● **Document text**:
[Start of Attachment]

The Henson Journals

Sun 21 November 1926

Volume 41, Pages 255 to 256

[255]

25th Sunday after Trinity, November 21st, 1926.

I celebrated the Holy Communion in the Chapel at 8 a.m. We numbered only six communicants in all. The "Observer" includes in "Sayings of the Week" a sentence from Gamble's mischievous speech in the Church Assembly last Thursday: –

"Sunday is not the Sabbath and is not in any way governed by the Fourth Commandment".

Surely the Christian Church came far nearer the truth when it spoke of the Lord's Day as "the Christian Sabbath", for that is precisely its historical character. The exact proportion of consecrated time – one day in seven – was plainly derived from Israel: the notion of perpetually commemorating by a weekly celebration the constituting Deliverance, the Exodus from Egypt in one case, the Victory over Death by Christ's Resurrection in the other, is as plainly Jewish: the Dominical doctrine that "the Sabbath was made for man, & not man for the Sabbath, therefore, the son of man was lord even of the Sabbath", justified the institution & determined the treatment of the Christian Day as well as that of the Jewish. The prophetic emphasis on the duty of Sabbath observance could not be without a bearing on Christian conceptions of duty. "Sabbatarianism" is a bogy which owes quite as much to a bigoted tradition as to its own intrinsic unreason: & it is noteworthy that even the great revulsion of the Restoration could not carry back the English people to the Laudian laxity in Sunday observance. Can any considering student of these times imagine that there is any real need to preach the duty of secularizing the Lord's Day?

[End of Attachment]

● **Required work**: According to the journal text, how many communicants were at the 8 a.m. Holy Communion in the Chapel?

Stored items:

[Start of Attachment]

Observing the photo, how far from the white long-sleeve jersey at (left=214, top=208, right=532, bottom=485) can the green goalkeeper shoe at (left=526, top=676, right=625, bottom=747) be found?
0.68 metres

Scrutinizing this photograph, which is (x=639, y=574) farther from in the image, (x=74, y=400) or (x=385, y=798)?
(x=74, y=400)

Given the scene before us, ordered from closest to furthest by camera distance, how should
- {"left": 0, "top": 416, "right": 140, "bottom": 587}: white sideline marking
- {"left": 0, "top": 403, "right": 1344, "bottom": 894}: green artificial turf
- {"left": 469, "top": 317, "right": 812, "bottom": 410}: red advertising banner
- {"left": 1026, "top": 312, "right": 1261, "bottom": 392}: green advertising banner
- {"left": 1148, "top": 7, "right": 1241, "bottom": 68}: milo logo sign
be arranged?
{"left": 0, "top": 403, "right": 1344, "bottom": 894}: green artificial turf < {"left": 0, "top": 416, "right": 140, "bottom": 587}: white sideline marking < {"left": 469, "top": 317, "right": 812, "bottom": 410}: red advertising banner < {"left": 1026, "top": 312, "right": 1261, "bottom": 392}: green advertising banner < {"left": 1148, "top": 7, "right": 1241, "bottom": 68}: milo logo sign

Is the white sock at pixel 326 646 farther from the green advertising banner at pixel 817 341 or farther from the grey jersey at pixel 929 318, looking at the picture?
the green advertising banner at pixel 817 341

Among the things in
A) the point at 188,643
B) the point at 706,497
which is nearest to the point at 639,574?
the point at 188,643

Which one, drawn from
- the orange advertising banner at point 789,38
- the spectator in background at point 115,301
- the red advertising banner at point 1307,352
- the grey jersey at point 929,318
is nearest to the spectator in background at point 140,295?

[End of Attachment]

● **Task result**: There were only six communicants in all.